Iedereen lachte.
“Ik ga daar niet wonen. Stel je voor dat ik door dat vreemde wezen opgegeten wordt”, antwoordde Sam.
Hoss zei fluisterend tegen zijn vader en broer:“Niemand zou hem lusten.”
Ben en Adam waren het er wel mee eens maar vertrouwden het bericht van Sam niet.
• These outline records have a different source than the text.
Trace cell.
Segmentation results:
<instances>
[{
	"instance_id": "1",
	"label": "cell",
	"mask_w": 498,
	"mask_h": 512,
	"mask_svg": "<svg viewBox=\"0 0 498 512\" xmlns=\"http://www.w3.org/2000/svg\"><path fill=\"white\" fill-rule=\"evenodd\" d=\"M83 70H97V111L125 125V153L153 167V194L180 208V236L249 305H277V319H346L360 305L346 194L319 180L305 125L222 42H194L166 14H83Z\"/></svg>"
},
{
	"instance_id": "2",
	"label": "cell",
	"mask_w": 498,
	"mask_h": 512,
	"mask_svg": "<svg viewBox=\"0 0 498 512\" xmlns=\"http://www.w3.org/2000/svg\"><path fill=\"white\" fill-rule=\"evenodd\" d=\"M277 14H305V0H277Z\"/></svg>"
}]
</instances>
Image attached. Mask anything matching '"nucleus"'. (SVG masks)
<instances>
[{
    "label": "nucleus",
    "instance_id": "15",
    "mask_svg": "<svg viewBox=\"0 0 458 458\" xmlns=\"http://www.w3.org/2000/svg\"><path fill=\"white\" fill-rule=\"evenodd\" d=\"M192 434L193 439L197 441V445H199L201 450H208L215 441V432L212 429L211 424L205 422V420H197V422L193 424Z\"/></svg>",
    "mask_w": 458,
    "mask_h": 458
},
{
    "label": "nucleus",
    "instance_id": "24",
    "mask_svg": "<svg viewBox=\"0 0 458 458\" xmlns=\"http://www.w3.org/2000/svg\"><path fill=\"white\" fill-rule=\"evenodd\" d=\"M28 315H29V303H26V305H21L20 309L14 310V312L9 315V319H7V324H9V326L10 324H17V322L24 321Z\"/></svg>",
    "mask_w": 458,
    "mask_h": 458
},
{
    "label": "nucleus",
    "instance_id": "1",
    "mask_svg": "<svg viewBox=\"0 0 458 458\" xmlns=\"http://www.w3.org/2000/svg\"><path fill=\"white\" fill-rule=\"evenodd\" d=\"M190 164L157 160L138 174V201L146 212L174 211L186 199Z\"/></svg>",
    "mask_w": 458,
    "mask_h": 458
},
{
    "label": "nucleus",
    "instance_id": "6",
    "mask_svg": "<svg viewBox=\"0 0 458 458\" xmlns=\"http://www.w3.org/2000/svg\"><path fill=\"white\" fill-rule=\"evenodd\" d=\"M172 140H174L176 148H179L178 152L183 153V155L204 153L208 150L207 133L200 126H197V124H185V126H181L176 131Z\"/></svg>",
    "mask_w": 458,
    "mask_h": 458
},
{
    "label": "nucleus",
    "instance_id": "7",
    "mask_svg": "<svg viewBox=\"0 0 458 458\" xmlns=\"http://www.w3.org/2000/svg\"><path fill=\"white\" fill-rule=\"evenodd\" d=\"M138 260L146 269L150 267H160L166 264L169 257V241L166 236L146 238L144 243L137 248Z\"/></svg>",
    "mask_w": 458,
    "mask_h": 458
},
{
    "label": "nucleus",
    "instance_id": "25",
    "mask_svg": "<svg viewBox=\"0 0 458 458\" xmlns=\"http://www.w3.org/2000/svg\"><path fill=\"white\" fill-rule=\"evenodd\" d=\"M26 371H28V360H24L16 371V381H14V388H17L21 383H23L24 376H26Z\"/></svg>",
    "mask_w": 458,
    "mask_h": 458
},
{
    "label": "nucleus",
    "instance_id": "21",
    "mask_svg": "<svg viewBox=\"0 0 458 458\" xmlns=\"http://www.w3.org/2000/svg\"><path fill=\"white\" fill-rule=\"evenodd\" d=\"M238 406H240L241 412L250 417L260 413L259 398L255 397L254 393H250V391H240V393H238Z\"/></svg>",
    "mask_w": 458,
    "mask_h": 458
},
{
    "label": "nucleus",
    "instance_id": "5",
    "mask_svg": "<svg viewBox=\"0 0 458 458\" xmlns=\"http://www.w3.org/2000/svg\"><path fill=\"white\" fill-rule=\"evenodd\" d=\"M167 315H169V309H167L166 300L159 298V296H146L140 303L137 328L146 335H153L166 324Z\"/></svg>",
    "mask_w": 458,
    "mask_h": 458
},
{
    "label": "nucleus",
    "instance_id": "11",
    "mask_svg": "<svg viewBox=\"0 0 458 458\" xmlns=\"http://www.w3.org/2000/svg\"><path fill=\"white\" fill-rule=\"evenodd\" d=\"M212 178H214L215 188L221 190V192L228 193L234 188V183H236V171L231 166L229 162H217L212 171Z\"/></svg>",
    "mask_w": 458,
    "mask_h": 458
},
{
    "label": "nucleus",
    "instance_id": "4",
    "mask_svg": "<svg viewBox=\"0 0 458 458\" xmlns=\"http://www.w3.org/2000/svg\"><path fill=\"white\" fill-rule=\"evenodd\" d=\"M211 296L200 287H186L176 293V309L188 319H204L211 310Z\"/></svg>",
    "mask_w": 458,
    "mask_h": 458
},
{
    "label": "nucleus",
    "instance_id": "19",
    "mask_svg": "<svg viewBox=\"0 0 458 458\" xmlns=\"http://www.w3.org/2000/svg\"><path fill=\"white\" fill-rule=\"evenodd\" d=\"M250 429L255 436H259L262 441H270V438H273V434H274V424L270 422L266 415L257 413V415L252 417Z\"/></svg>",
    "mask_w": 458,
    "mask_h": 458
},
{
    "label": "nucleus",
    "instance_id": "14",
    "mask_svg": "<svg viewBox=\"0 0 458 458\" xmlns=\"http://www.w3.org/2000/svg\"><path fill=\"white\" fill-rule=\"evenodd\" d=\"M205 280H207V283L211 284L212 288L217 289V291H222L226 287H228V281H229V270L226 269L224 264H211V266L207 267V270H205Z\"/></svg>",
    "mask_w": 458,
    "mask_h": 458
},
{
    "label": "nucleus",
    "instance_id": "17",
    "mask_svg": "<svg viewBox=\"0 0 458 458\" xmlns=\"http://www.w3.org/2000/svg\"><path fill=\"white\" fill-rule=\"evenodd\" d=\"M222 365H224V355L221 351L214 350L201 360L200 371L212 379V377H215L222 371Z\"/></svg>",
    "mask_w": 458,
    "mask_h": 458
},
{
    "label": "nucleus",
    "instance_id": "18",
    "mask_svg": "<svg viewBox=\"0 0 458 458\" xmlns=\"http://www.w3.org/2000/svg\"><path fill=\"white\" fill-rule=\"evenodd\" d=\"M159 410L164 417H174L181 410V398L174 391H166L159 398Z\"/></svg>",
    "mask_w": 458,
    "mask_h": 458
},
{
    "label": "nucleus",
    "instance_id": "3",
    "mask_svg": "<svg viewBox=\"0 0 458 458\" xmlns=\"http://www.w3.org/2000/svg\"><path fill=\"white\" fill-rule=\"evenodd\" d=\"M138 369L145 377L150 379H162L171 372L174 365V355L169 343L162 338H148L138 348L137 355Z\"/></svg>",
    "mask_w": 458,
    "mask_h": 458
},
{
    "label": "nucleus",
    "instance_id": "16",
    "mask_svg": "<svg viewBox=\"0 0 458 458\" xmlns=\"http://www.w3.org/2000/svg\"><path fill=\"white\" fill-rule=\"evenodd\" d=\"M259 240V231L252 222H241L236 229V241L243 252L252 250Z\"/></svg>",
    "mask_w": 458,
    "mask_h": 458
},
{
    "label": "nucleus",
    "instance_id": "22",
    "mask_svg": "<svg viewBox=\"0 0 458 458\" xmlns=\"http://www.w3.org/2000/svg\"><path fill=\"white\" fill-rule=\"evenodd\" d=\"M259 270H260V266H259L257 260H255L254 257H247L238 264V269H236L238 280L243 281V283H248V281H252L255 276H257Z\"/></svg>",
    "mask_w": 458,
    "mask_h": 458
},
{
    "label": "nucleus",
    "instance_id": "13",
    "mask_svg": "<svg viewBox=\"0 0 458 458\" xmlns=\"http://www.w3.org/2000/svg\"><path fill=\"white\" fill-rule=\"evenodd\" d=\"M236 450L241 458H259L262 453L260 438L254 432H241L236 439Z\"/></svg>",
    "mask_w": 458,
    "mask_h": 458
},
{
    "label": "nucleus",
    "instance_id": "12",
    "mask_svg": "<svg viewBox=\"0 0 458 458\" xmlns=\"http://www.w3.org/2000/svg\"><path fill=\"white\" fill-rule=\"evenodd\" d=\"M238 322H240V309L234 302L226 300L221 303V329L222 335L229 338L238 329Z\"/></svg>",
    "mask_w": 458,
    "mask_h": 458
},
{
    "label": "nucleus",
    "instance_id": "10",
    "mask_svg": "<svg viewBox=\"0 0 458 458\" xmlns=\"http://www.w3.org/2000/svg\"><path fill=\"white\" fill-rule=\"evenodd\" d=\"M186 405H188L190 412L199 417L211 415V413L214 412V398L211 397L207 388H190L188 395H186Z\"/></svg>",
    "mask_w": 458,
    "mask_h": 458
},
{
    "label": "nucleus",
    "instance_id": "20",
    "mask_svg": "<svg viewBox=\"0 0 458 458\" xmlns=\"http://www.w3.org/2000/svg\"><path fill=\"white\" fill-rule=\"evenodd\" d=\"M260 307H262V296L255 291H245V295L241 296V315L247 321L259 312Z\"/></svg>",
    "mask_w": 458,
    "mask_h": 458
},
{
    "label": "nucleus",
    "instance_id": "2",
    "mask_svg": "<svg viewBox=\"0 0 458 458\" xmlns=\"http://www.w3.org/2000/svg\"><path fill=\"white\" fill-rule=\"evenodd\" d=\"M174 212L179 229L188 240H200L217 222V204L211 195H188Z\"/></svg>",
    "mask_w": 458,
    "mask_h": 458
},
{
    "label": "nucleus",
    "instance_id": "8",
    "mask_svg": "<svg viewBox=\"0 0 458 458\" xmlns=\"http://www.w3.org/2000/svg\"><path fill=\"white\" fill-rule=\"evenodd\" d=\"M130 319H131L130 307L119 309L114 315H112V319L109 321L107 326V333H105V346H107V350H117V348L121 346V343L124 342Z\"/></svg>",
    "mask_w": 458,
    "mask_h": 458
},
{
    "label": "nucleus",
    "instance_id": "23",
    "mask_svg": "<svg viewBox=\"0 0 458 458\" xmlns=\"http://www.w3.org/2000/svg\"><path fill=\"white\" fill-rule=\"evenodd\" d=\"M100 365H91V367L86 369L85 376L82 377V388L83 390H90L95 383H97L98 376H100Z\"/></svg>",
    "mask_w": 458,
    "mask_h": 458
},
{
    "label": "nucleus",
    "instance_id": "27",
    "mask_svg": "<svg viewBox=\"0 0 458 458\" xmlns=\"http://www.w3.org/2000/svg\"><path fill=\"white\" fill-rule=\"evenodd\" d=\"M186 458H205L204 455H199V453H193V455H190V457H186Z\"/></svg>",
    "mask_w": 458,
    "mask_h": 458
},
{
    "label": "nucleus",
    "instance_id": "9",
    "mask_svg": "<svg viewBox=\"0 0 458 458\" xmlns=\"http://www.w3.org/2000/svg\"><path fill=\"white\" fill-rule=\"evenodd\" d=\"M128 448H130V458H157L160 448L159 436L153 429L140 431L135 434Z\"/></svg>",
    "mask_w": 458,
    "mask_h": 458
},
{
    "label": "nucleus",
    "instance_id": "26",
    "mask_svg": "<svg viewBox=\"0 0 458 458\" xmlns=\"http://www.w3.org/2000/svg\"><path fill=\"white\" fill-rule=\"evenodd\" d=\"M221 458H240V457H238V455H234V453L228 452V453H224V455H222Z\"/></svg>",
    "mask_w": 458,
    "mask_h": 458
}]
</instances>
Hoss deelde dat gevoel met hen.
“Sam, hoe weet jij trouwens dat er iets is op onze ranch?”, vroeg Adam.
Sam keek de Cartwrights aan.
“Dat is toch algemeen bekend. Dat jullie er nog durven te wonen”, antwoordde Sam.
“Wij zijn geen watjes zoals jij”, reageerde Adam droog.
Sam wilde hem aanvallen maar Ben greep in.
“Jongens, we gaan naar huis”, zei de rancher.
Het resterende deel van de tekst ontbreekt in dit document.